> _REQUEST_
Transcribe every line exactly. Leave the pictures behind.

> _EXCERPTED DATA_
+++

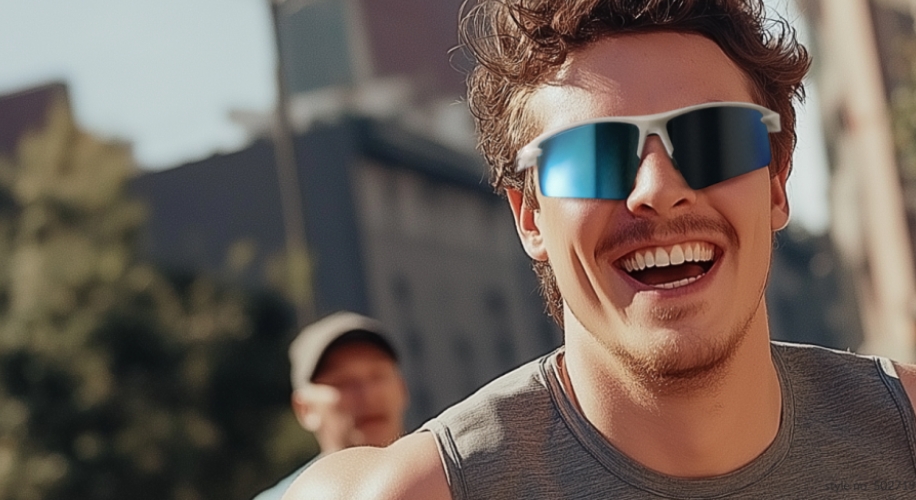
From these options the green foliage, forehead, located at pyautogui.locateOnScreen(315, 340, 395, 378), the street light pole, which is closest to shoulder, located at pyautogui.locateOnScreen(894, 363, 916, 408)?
forehead, located at pyautogui.locateOnScreen(315, 340, 395, 378)

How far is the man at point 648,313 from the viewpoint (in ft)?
6.82

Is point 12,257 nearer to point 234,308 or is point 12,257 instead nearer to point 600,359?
point 234,308

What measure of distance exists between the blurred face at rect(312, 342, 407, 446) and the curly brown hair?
2.49m

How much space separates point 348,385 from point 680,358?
3339 mm

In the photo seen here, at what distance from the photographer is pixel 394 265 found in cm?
4238

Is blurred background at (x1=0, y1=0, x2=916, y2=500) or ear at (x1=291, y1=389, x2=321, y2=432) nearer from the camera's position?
ear at (x1=291, y1=389, x2=321, y2=432)

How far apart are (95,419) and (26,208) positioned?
4.15 metres

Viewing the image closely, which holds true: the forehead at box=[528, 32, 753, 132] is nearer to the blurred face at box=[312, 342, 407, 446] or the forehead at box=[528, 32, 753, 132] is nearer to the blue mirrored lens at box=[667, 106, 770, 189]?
the blue mirrored lens at box=[667, 106, 770, 189]

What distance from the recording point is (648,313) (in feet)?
6.81

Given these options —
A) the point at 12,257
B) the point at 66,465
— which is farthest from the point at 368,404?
the point at 12,257

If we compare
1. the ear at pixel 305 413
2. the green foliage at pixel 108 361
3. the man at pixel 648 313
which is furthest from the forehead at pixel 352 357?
the green foliage at pixel 108 361

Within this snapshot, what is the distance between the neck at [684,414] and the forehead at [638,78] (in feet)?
1.04

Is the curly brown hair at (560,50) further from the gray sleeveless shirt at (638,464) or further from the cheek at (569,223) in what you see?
the gray sleeveless shirt at (638,464)

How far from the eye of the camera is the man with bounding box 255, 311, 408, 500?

+++

> _RESULT FOR THIS EXERCISE_
From these options the green foliage, forehead, located at pyautogui.locateOnScreen(315, 340, 395, 378), the street light pole, which is closest to shoulder, located at pyautogui.locateOnScreen(894, 363, 916, 408)?
forehead, located at pyautogui.locateOnScreen(315, 340, 395, 378)

How far is the man at point 648,313 from the viewpoint (in ft)?
6.82

Is point 12,257 nearer to point 234,308 or is point 12,257 instead nearer to point 600,359?
point 234,308

What measure of distance exists between the blurred face at rect(312, 342, 407, 446) and the curly brown hair?
2.49m

How much space separates point 348,385 from point 680,358?
3339 mm

In the photo seen here, at what distance from the photographer is pixel 394 265 found in cm?
4238

Is blurred background at (x1=0, y1=0, x2=916, y2=500) or ear at (x1=291, y1=389, x2=321, y2=432) nearer from the camera's position?
ear at (x1=291, y1=389, x2=321, y2=432)

How far apart are (95,419) and (26,208) positioned?
4.15 metres

Viewing the image closely, which holds true: the forehead at box=[528, 32, 753, 132] is nearer to the blurred face at box=[312, 342, 407, 446] or the forehead at box=[528, 32, 753, 132] is nearer to the blue mirrored lens at box=[667, 106, 770, 189]?
the blue mirrored lens at box=[667, 106, 770, 189]

What distance from the recording point is (648,313) (in feet)?
6.81

Given these options —
A) the point at 12,257
B) the point at 66,465
— which is farthest from the point at 368,404?
the point at 12,257

If we compare
1. the ear at pixel 305 413
2. the green foliage at pixel 108 361
3. the man at pixel 648 313
which is furthest from the forehead at pixel 352 357?
the green foliage at pixel 108 361

Within this snapshot, what is the distance between the neck at [684,414] and the forehead at [638,78] (in feet)?
1.04

Is the curly brown hair at (560,50) further from the gray sleeveless shirt at (638,464) or further from the cheek at (569,223) in what you see?
the gray sleeveless shirt at (638,464)

How far from the eye of the camera is the man with bounding box 255, 311, 408, 500?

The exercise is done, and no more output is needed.